Nevertheless the excitement in the Chinese markets got only a little out of control last year.  As a matter of fact, in May I warned of a near term bubble.  As as it happens I was right. but only a little in early stages my call.

The index started falling in October of 2007.  During the last several months, it’d fallen almost 33%.

Currently, China is emerging from an economic slumber.  Politically, they’re a communist country.  Economically, they’re waking up to and including free market revolution.  From the the influence China had when I was employed in Singapore.  It included language, social customs, food, and even economics.  Now they’re influential the planet over.

In the short-term, the outlook appears uncertain.  Some economists believe the economic slowdown in the United States could spread to emerging markets.  In that scenario, the Shanghai market might fall further.  Some advisors have gone as far as suggesting that individuals prevent the Chinese markets entirely.

I think they’re horribly wrong and a bit shortsighted.

Unless you’re focused on very short-term trading, now’s the time for you to go long China.  The country is in the early stages of a multi-decade economic expansion.  Their economic growth is second-to-none, and their infrastructure continues to be in the early stages of build out.

Don’t allow recent market correction scare you away.  Think of it as a great way to expand your emerging market exposure at a 30% discount.

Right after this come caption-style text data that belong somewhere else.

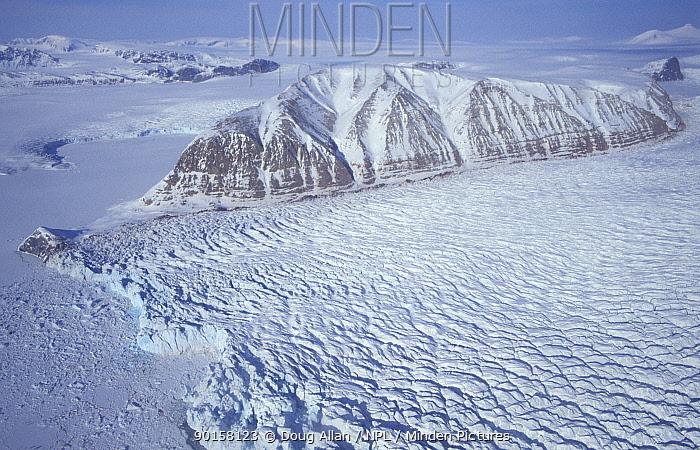 Heavily crevassed glacier (right) meets frozen sea ice (left) Svalbard, Norway  -  Doug Allan/ npl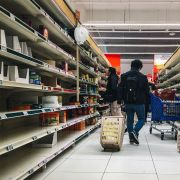 A man pulls a shopping trolley down a near-empty aisle in a supermarket in Paris, France, on March 2, 2020. Supermarket shelves in countries affected by the COVID-19 pandemic have been emptied of basic food necessities in recent weeks, such as pasta and rice.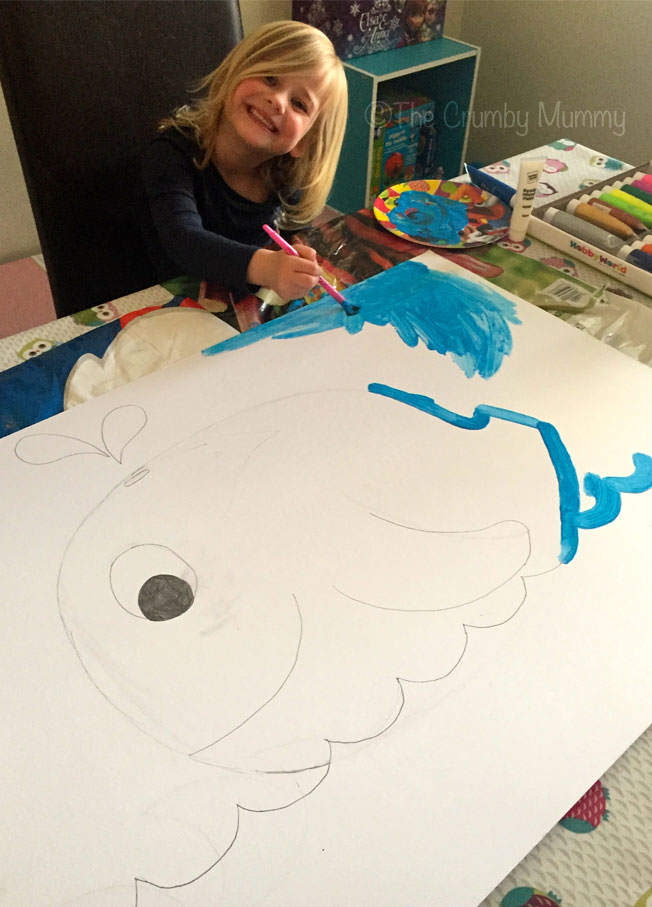 painting a pin the tail on the whale under the sea party game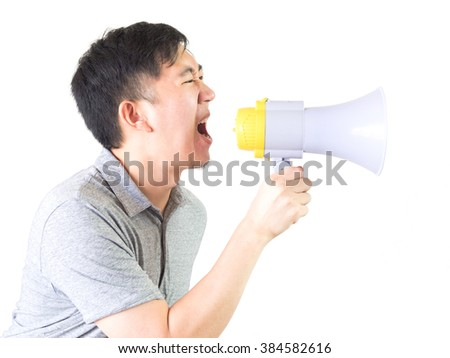 Young Asian man shouting with a megaphone isolated white background with clipping path - stock photo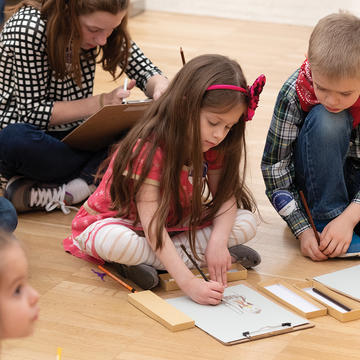 Children sketch in the galleries during an education program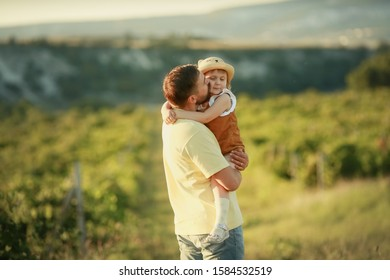 The father lovingly holds his daughter in his arms and hugs her.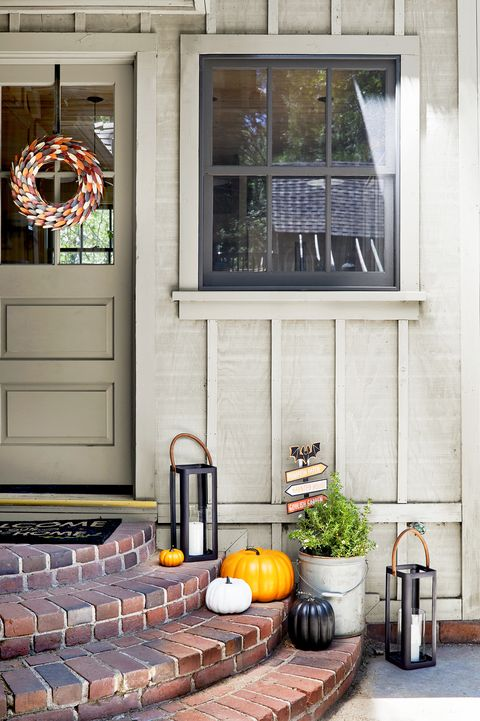 front door and porch decorated for fall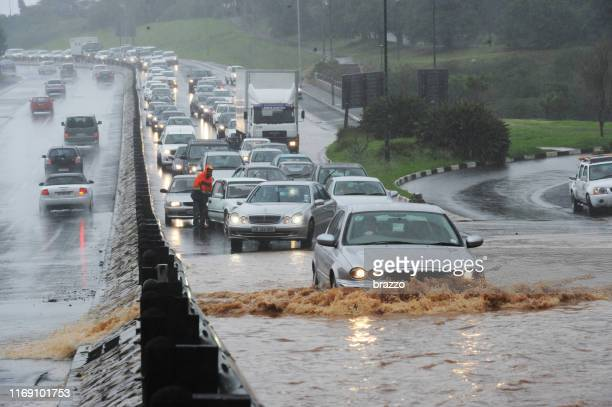 flooded roads - torrential rain stock pictures, royalty-free photos & images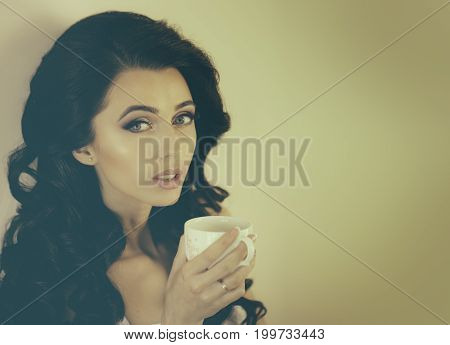 Beauty salon and fashion. Girl with fashionable makeup. Woman has stylish long hair drink tea or coffee from cup. Cosmetics and skincare. Hairdresser and barber.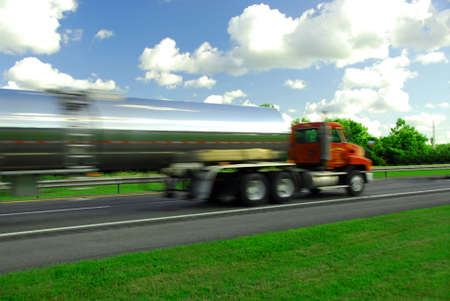 zooming: Speeding truck delivering gasoline on highway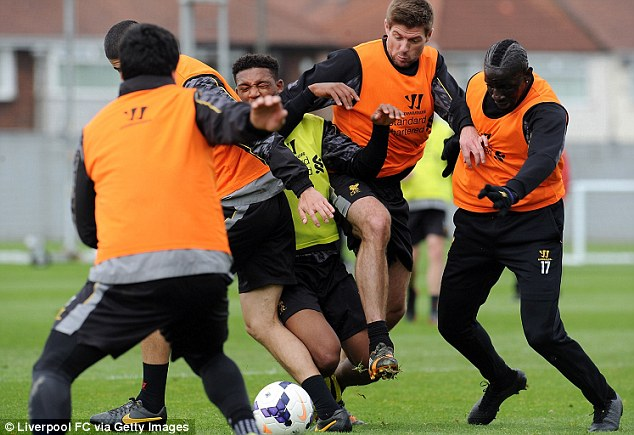 Scramble: Gerrard (second right) fights for the ball with team-mates Sakho (right) Jordan Ibe (centre) and Conor Coady as Luis Suarez looks on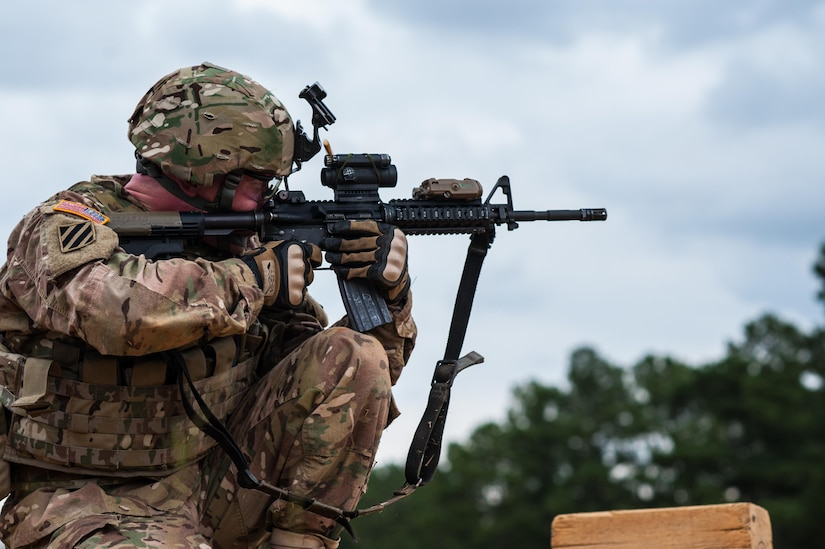 Capt. Kirk Freeman with the 98th Training Division and a member of the U.S. Army Reserve Marksmanship Team, qualifies with his M4 rifle during the first day of the U.S. Army Forces Command Weapons Marksmanship Competition Sept. 21, 2015, at Fort Bragg, N.C. The three-day FORSCOM competition features 27 marksmen from the U.S. Army, U.S. Army Reserve, and the National Guard in events for the M9 pistol, the M4A1 rifle, and the M249 SAW, or Squad Automatic Weapon, to recognize Soldiers who are beyond expert marksmen. The multi-tiered events challenge the competitors' ability to accurately and quickly engage targets in a variety of conditions and environments. (U.S. Army photo by Timothy L. Hale/Released)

A good way to obtain broad contact with the Chinese market is through the iSharesFTSE/Xinhua China 25 Index ETF (FXI).

Brian Mikes is the editor of the Dynamic Wealth Report, a free investment newsletter that provides investment ideas and news you can’t get from the mainstream investment press. Brian and his team bring decades of Wall Street and Silicon Valley experience to help you discover profitable trading ideas you can use today.